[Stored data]
⁂

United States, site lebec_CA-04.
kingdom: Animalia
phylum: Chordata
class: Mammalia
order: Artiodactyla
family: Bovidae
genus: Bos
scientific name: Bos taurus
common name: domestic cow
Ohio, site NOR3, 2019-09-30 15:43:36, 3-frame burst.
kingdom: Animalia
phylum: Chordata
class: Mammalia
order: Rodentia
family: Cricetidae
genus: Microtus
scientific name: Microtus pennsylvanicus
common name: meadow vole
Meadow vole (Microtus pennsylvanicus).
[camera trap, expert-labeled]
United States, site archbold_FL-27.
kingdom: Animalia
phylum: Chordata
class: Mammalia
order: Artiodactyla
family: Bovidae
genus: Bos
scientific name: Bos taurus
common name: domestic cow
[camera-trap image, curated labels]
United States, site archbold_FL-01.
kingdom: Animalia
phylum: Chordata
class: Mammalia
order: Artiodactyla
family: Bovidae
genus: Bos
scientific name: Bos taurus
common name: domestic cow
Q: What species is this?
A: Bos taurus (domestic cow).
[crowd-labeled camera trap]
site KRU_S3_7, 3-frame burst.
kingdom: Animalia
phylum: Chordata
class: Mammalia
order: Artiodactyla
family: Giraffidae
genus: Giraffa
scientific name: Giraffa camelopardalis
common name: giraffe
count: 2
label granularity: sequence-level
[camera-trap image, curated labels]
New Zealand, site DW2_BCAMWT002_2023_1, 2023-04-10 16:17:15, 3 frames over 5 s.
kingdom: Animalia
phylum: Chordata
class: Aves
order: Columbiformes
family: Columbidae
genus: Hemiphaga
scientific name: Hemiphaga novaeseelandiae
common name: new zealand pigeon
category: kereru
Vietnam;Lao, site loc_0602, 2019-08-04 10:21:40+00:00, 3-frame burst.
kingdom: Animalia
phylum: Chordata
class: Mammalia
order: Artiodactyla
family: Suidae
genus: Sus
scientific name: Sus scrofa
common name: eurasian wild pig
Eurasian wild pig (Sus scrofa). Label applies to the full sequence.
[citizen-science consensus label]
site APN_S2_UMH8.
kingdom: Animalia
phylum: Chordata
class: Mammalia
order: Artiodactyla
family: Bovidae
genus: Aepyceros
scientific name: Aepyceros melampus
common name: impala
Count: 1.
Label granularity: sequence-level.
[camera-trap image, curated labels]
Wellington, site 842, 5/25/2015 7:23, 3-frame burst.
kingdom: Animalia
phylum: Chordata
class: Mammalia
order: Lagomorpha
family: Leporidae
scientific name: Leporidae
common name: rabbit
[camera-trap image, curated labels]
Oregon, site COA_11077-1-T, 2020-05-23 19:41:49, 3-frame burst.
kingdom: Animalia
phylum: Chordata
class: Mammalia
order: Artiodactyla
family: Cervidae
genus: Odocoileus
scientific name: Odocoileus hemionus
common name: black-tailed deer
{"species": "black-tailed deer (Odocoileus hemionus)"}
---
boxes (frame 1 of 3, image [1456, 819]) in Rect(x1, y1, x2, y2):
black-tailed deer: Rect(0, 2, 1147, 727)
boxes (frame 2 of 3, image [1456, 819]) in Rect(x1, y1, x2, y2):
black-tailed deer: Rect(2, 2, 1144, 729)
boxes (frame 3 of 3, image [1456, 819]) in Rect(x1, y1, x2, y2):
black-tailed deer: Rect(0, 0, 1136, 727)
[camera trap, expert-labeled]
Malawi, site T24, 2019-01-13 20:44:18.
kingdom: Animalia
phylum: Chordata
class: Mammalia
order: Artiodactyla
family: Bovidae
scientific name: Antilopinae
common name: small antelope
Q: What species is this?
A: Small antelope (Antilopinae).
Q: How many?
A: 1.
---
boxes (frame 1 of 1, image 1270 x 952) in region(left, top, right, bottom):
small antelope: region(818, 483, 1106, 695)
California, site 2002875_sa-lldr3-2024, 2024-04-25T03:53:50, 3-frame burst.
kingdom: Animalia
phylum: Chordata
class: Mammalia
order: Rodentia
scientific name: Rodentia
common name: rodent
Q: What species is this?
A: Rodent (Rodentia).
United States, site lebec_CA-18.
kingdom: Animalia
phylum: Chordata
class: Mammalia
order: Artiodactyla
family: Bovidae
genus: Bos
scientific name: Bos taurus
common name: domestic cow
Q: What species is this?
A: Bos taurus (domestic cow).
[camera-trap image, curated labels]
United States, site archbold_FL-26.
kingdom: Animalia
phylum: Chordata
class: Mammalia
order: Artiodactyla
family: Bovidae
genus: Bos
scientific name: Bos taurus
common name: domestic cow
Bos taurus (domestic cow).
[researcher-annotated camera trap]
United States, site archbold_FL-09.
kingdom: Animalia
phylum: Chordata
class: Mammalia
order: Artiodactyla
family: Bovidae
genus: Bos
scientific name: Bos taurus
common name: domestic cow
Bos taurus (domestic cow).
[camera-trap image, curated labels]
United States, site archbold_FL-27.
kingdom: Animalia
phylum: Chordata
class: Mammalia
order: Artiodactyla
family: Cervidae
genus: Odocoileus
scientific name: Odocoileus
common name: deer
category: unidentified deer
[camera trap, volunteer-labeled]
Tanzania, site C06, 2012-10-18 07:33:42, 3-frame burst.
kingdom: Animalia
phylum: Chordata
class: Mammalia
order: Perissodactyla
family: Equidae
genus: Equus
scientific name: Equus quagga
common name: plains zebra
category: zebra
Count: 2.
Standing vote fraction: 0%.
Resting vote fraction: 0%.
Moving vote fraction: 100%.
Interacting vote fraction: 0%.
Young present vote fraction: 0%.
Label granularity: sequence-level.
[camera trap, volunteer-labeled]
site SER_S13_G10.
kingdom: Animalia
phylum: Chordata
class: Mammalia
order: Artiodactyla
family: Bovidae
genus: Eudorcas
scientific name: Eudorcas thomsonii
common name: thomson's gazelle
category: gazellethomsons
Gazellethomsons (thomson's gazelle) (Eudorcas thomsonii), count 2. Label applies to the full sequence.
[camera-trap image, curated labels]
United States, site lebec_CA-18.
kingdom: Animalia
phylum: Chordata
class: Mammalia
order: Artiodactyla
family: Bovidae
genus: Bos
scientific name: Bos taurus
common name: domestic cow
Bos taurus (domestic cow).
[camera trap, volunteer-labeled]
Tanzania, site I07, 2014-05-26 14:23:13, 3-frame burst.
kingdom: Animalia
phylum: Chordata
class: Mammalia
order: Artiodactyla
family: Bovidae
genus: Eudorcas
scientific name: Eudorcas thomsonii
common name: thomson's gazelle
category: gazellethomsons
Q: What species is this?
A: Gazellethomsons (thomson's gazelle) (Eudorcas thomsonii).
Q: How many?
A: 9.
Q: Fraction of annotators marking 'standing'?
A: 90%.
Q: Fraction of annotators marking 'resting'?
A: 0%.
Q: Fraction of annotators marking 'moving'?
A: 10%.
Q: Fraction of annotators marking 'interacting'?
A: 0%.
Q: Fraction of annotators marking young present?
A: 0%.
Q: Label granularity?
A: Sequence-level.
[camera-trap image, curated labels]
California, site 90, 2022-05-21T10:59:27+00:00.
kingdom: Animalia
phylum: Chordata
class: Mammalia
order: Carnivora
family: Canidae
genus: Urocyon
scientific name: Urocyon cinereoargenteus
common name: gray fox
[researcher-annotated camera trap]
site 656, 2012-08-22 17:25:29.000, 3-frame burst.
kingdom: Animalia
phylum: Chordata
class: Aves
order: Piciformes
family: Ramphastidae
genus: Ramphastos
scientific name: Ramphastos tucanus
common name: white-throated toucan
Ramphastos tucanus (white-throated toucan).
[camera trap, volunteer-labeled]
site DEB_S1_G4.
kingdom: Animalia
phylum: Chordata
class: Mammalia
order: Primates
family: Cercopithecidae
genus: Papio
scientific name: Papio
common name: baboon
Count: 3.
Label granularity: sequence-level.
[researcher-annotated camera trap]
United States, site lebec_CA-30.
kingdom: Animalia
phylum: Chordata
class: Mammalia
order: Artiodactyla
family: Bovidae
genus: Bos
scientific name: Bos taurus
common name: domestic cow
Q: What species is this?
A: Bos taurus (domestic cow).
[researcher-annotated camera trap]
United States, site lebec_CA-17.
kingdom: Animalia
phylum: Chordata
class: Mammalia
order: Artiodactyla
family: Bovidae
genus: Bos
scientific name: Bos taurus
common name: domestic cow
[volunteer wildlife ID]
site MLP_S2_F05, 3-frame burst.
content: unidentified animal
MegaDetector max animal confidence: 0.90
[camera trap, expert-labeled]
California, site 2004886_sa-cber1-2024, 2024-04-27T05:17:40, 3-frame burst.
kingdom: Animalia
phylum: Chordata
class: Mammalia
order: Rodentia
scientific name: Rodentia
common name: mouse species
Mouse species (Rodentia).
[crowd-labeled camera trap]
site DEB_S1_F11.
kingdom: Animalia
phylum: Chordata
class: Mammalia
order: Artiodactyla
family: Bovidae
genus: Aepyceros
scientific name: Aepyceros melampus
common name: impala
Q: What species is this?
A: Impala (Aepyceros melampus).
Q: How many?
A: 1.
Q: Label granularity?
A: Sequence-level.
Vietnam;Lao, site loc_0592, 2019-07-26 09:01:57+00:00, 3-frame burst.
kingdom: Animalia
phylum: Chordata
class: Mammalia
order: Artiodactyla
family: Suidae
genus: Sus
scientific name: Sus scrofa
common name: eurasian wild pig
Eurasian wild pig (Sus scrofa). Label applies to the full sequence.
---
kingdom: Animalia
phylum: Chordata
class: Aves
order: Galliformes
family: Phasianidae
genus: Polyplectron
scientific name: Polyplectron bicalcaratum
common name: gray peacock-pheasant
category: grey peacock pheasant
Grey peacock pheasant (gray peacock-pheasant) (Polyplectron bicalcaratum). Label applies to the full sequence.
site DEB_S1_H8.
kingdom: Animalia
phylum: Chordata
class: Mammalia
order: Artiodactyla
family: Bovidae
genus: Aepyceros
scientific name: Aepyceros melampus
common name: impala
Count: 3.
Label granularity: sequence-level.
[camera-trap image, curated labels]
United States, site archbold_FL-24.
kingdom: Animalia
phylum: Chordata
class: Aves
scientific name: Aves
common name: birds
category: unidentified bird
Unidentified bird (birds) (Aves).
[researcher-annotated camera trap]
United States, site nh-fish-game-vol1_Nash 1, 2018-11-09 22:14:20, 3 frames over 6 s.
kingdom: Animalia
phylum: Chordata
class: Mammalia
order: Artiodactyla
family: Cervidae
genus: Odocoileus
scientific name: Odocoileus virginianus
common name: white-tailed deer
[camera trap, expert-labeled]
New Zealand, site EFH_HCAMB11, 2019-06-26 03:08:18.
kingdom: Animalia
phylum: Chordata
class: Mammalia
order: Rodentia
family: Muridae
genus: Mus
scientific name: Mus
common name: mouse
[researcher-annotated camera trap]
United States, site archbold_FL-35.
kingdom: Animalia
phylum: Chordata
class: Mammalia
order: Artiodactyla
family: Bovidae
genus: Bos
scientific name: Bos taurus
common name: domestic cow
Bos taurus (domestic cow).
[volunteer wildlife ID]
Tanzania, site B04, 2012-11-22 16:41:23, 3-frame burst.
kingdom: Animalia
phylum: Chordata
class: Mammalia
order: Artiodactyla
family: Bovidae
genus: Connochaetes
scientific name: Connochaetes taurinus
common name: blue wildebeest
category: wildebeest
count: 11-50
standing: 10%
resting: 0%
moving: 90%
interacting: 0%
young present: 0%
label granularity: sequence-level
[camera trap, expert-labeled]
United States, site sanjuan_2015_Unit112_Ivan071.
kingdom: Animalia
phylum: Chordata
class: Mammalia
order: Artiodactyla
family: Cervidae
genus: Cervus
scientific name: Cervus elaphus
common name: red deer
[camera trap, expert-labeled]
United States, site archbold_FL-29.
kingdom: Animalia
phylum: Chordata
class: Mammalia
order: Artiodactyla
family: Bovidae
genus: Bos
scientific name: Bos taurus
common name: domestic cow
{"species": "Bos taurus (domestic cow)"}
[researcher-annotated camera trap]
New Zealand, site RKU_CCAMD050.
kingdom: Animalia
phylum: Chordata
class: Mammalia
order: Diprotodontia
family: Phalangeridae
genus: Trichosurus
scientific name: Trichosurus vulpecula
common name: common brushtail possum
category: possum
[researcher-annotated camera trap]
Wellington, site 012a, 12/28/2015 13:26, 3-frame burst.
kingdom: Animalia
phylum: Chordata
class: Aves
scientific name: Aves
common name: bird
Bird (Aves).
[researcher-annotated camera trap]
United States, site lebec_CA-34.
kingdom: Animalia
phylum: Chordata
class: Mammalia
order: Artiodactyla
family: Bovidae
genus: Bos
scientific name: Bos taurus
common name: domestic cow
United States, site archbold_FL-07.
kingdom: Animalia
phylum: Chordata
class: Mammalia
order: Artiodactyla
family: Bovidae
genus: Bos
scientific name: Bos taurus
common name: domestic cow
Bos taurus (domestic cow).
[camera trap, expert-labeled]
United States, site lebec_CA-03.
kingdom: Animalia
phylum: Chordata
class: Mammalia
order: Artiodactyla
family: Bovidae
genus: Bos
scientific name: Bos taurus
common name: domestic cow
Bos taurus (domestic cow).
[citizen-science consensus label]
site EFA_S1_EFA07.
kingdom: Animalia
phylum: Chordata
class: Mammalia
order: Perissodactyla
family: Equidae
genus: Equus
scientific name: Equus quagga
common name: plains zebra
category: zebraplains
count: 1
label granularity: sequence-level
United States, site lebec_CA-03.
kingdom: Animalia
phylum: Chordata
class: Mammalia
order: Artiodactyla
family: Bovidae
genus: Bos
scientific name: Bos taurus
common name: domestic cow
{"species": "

⁂

Work to complete: The lines above from the one containing "order: Carnivora" through the one containing "site DEB_S1_G4." are to be set down exactly, and no others.

Solution to the problem:
order: Carnivora
family: Canidae
genus: Urocyon
scientific name: Urocyon cinereoargenteus
common name: gray fox
[researcher-annotated camera trap]
site 656, 2012-08-22 17:25:29.000, 3-frame burst.
kingdom: Animalia
phylum: Chordata
class: Aves
order: Piciformes
family: Ramphastidae
genus: Ramphastos
scientific name: Ramphastos tucanus
common name: white-throated toucan
Ramphastos tucanus (white-throated toucan).
[camera trap, volunteer-labeled]
site DEB_S1_G4.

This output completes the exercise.